*** Opening of Records for processing ***

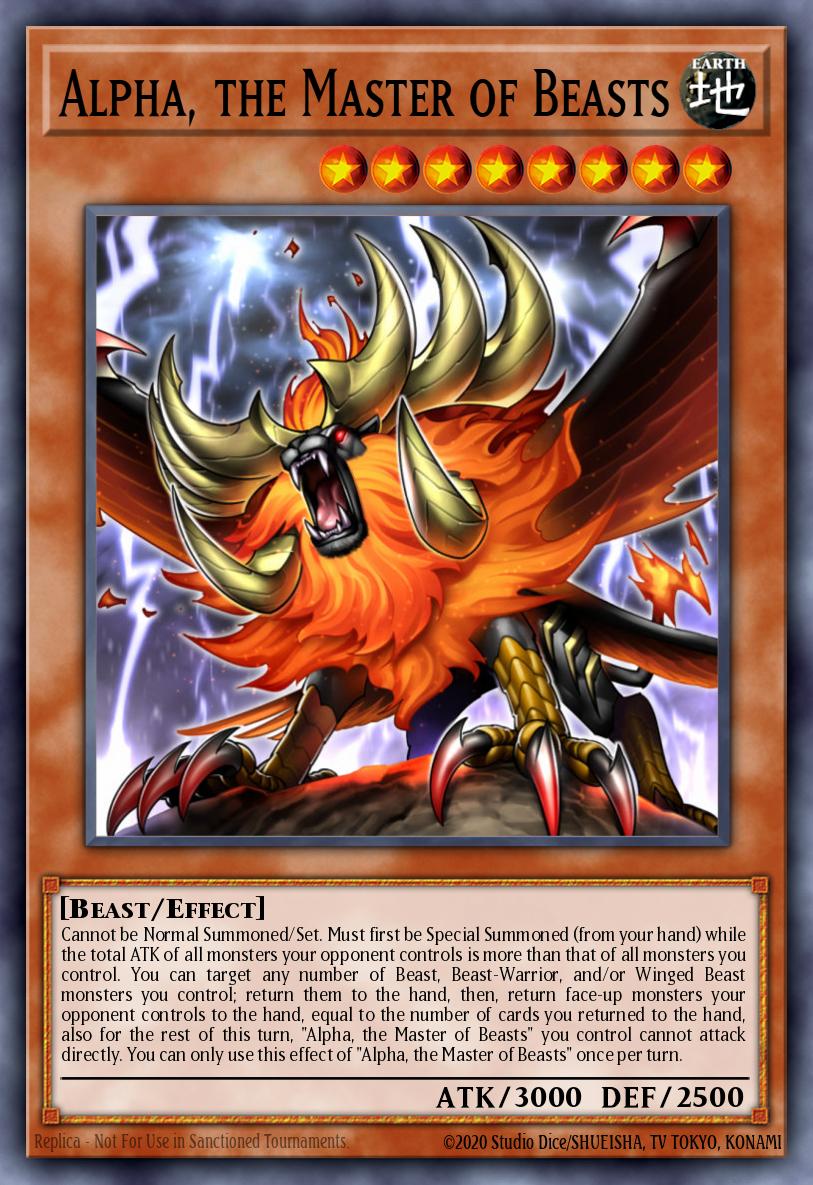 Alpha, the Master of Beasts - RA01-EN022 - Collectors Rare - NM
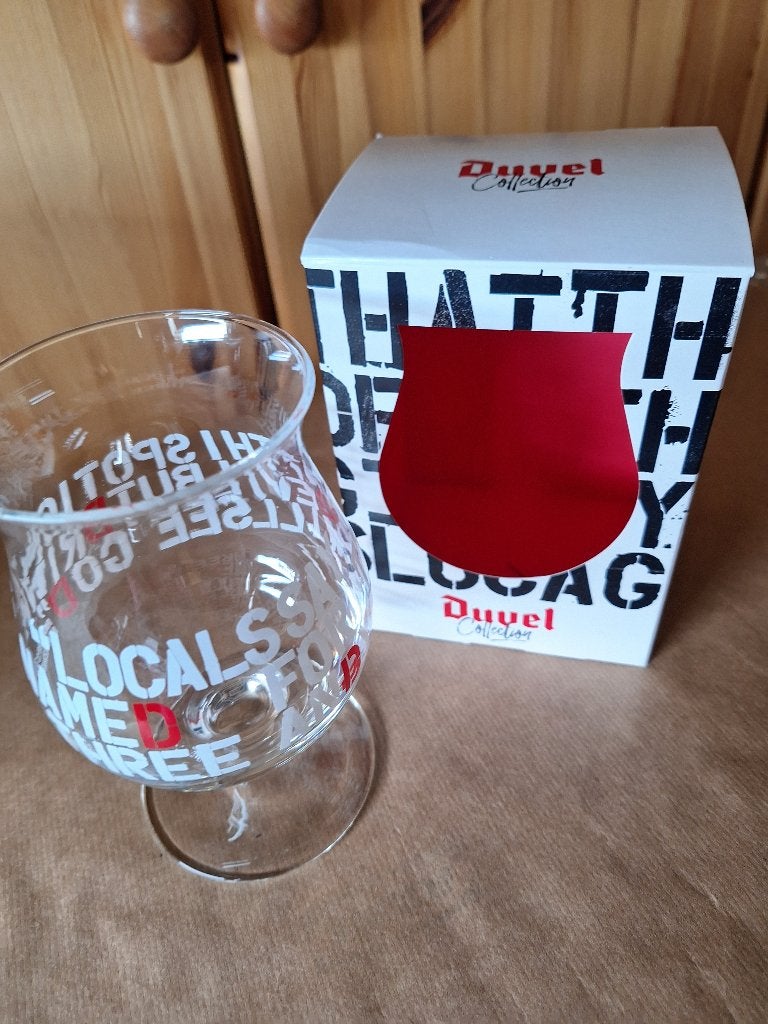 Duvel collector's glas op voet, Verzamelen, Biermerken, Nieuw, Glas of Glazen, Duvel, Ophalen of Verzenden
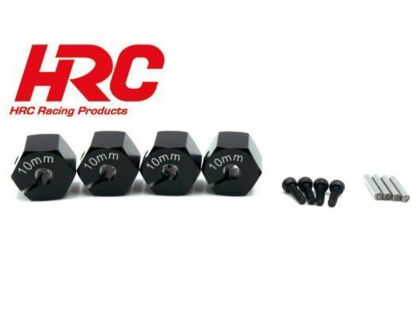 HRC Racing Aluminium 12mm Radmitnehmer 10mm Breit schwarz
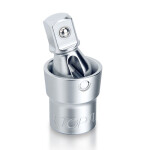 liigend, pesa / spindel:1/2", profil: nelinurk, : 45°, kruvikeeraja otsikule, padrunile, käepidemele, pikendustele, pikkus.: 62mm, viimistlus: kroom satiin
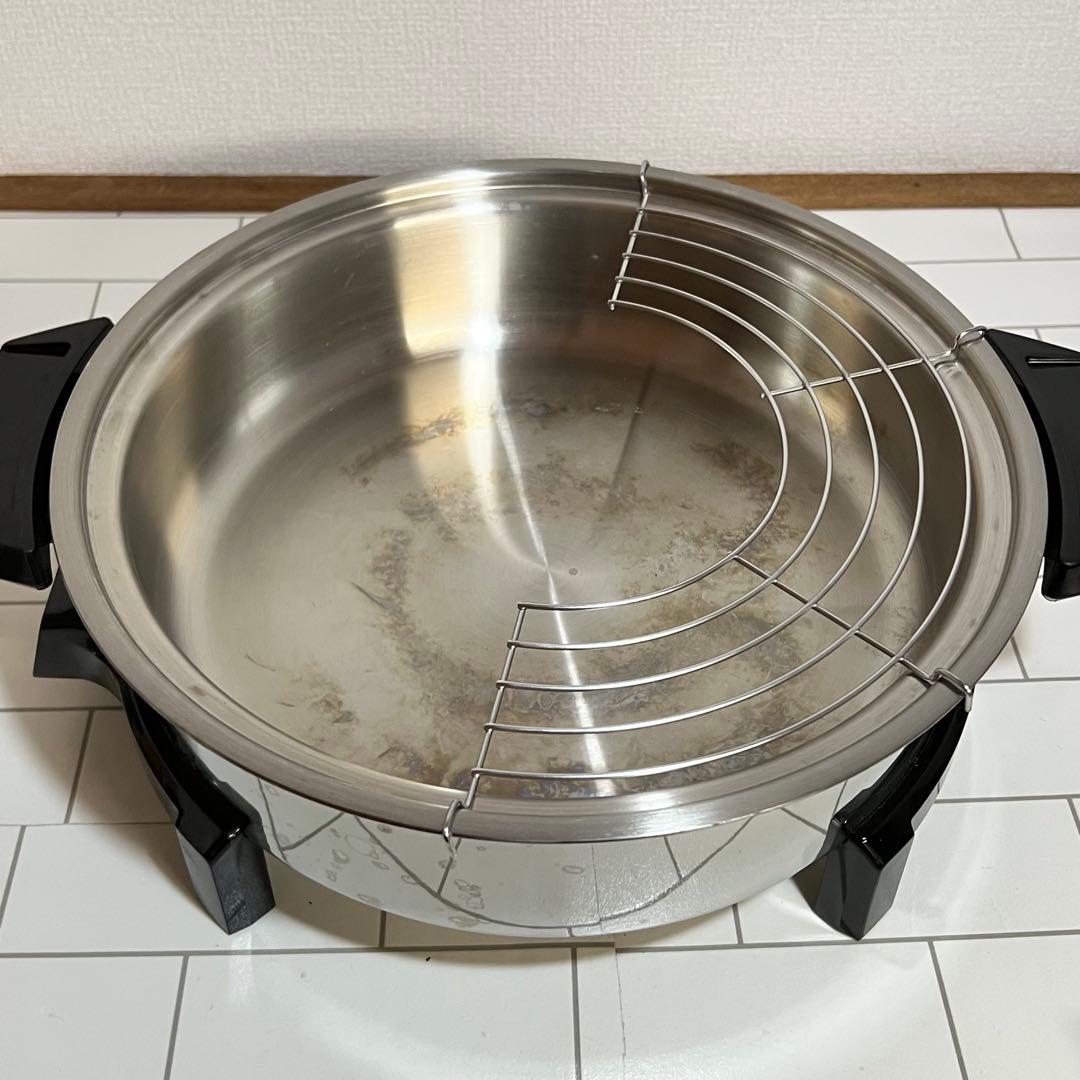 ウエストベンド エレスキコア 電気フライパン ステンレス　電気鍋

*** Close of Records for processing ***

* _Activity_
Reproduce every line of the listing above word for word, omitting the pictures.

* _Task answer_
 Alpha, the Master of Beasts - RA01-EN022 - Collectors Rare - NM
 Duvel collector's glas op voet, Verzamelen, Biermerken, Nieuw, Glas of Glazen, Duvel, Ophalen of Verzenden
 HRC Racing Aluminium 12mm Radmitnehmer 10mm Breit schwarz
 liigend, pesa / spindel:1/2", profil: nelinurk, : 45°, kruvikeeraja otsikule, padrunile, käepidemele, pikendustele, pikkus.: 62mm, viimistlus: kroom satiin
 ウエストベンド エレスキコア 電気フライパン ステンレス　電気鍋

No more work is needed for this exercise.